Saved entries
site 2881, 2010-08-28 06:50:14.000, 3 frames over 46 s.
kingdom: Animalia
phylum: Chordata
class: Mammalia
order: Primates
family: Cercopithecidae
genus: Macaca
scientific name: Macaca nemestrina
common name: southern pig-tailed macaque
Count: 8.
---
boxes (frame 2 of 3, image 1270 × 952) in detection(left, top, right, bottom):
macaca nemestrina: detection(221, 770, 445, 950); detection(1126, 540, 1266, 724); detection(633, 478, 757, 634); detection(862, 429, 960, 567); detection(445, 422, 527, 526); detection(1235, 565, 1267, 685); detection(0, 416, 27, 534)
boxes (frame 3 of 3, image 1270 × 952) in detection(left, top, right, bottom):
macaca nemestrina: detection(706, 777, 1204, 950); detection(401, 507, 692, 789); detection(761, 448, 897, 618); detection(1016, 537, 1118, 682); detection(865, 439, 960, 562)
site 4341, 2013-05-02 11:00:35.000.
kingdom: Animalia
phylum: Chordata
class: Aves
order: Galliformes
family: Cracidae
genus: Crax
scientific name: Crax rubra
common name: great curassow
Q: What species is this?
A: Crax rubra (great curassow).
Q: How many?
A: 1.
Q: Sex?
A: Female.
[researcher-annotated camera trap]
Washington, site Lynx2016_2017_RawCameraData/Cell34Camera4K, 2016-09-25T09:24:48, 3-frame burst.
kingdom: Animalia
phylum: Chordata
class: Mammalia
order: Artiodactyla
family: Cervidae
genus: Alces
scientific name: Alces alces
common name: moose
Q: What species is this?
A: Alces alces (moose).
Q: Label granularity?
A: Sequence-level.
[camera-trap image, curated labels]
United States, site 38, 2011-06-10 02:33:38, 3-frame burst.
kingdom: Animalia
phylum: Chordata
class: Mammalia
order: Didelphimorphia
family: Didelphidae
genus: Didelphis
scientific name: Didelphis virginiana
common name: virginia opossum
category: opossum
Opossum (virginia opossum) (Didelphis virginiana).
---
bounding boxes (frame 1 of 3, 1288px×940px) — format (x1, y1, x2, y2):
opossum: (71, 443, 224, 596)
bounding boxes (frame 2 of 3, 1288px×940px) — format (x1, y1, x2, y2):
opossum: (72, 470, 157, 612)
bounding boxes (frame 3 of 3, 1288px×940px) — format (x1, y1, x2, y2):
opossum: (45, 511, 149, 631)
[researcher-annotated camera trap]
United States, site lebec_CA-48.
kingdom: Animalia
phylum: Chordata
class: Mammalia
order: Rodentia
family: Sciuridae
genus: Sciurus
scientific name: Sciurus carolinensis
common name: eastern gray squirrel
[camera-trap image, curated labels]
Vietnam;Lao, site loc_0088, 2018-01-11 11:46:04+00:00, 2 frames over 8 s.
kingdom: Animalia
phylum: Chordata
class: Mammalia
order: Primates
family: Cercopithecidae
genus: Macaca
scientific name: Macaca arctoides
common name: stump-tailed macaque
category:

EXERCISE AIM:
The exercise is to copy out every line above that has the word "United" in it.

EXERCISE SOLUTION:
United States, site 38, 2011-06-10 02:33:38, 3-frame burst.
United States, site lebec_CA-48.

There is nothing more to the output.